Po gładko przegranym pierwszym secie, w dwóch kolejnych ze świetnej strony pokazali się siatkarze BBTS. Najbliżej wygrania seta bielski zespół był w drugiej partii spotkania.

O pierwszej odsłonie rywalizacji podopieczni Piotra Gruszki będą chcieli jak najszybciej zapomnieć. Bielszczanie mieli spory problem z przyjęciem zagrywki gospodarzy. Resovia szybko odskoczyła na kilka punktów, których nie oddała już do końca seta. W drugiej części spotkania rzeszowianie szybko wypracowali sobie przewagę (17:13), ale w końcówce to BBTS był stroną dyktującą warunki gry.

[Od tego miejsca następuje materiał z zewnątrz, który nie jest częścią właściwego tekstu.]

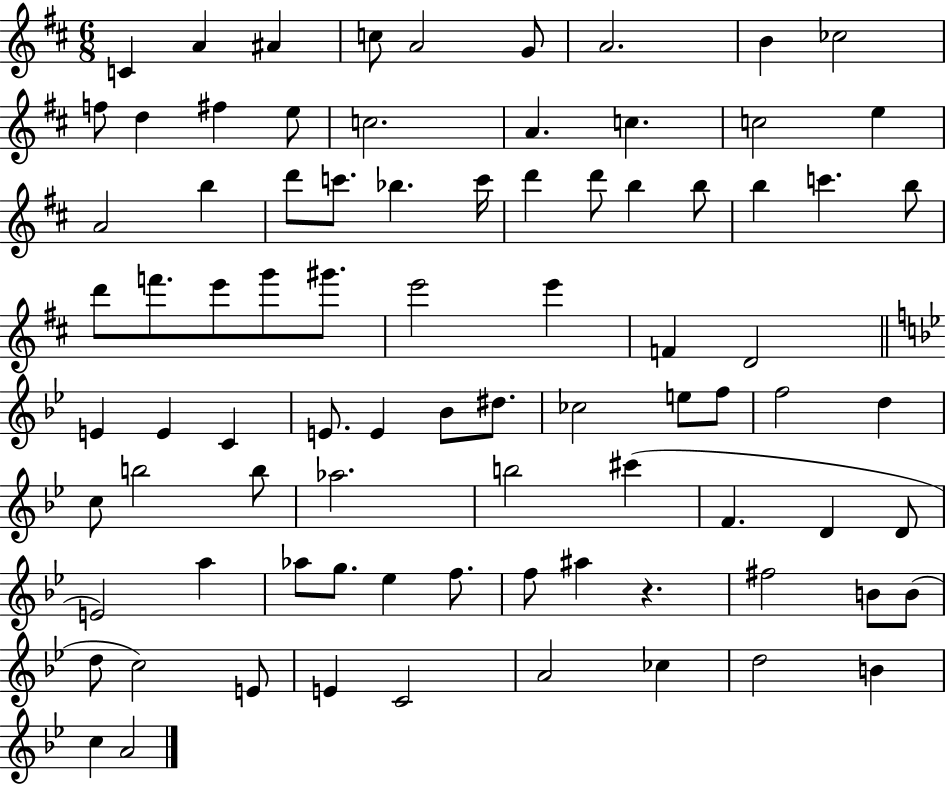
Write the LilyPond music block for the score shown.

{
  \clef treble
  \numericTimeSignature
  \time 6/8
  \key d \major
  c'4 a'4 ais'4 | c''8 a'2 g'8 | a'2. | b'4 ces''2 | \break f''8 d''4 fis''4 e''8 | c''2. | a'4. c''4. | c''2 e''4 | \break a'2 b''4 | d'''8 c'''8. bes''4. c'''16 | d'''4 d'''8 b''4 b''8 | b''4 c'''4. b''8 | \break d'''8 f'''8. e'''8 g'''8 gis'''8. | e'''2 e'''4 | f'4 d'2 | \bar "||" \break \key bes \major e'4 e'4 c'4 | e'8. e'4 bes'8 dis''8. | ces''2 e''8 f''8 | f''2 d''4 | \break c''8 b''2 b''8 | aes''2. | b''2 cis'''4( | f'4. d'4 d'8 | \break e'2) a''4 | aes''8 g''8. ees''4 f''8. | f''8 ais''4 r4. | fis''2 b'8 b'8( | \break d''8 c''2) e'8 | e'4 c'2 | a'2 ces''4 | d''2 b'4 | \break c''4 a'2 | \bar "|."
}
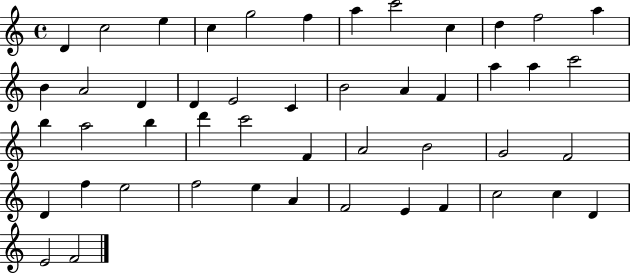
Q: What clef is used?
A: treble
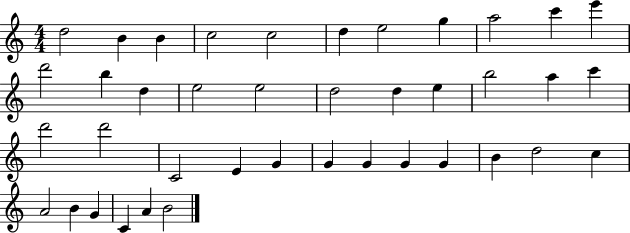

W samej końcówce drugiego seta zespół z Bielska-Białej zablokował Rafała Buszka i objął nawet prowadzenie (21:20). Końcówcka ponownie należała jednak do wicemistrzów Polski, którzy skutecznymi atakami zdobyli decydujące punkty.

Trzecia partia długo toczyła się pod dyktando gości (14:16). Po drugiej przerwie technicznej trzy punkty zdobył Buszek, który poprowadził zespół do wygranej. Po przeciwnej stronie siatki pozytywnie zaprezentował się Kamil Kwasowski.

Asseco Resovia Rzeszów - BBTS Bielsko-Biała 3:0 (25:15, 25:23, 25:19)
BBTS: Ferens, Pilarz, Bućko, Buniak, Sobala, Kwasowski, Czauderna (libero) oraz Błoński, Neroj, Kapelus.